Pertanyaan Paula terlalu jelas menggambarkan bahwa dia tidak suka dengan penampilan baru Winter yang tidak lagi memalukan. Tidak ada lagi bahan bullyan dan ejekan orang-orang jika Winter berpakaian dengan baik.
Paula ingin Winter menjadi pusat perhatian banyak orang untuk menjadi bahan cemoohan karena semua hal buruk melekat pada diri Winter. Paula tidak suka jika Winter menjadi pusat perhatian karena pandai mengenakan pakaian yang stylish hingga membuat orang lupa dengan bentuk tubuh di dalamnya.
“Winter, kau memiliki guru fashion?.” Tanya Paula dengan pertanyaan yang sama.
“Ya, Kak Vincent membawakan guru fashion untukku. Bagaimana penampilaku?.” Pancing Winter mengikuti alur pikiran Paula.
Paula menggaruk pipinya yang tidak gatal dan berpura-pura berpikir. “Be.. benarkah?.”
“Iya, kau suka?.”
Jelas penampilan Winter menjadi jauh sangat bagus, wajahnya yang memang sudah cantik meski tertimbun lemak, sekarang di tunjang penampilan yang sempurna akan membuat siapapun tidak lagi fokus melihat bentuk tubuhnya yang buruk.
Paula tidak suka itu terjadi.
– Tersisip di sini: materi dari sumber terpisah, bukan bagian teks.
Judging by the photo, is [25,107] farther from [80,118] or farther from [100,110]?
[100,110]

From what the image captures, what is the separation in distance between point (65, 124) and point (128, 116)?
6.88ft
Seharusnya Winter sangat terlihat buruk dan menjalani hari-harinya dengan berat.
Rasa iri membumbung tinggi di dalam hati Paula.
Paula tidak suka, Winter yang sudah memiliki segalanya harus memiliki kesempurnaan juga di tubuhnya.
“Winter, kalau boleh jujur.” Paula berpura-pura ragu dan tidak enak hati untuk bicara. “Aku lebih suka penampilanmu yang dulu karena terlihat menggemaskan, penampilanmu sekarang terlihat terlalu memaksakan. Kau terlihat cantik dengan pakaian kuno khas local, wajah tanpa riasan, dan berhenti memakai sepatu berheels tinggi juga korset yang hanya akan menyakiti perut dan kakimu. Kau itu tidak gemuk Winter, behentilah berpikiran seperti itu, makanlah apapun yang kau suka. Aku rasa kau sudah salah memilih guru.”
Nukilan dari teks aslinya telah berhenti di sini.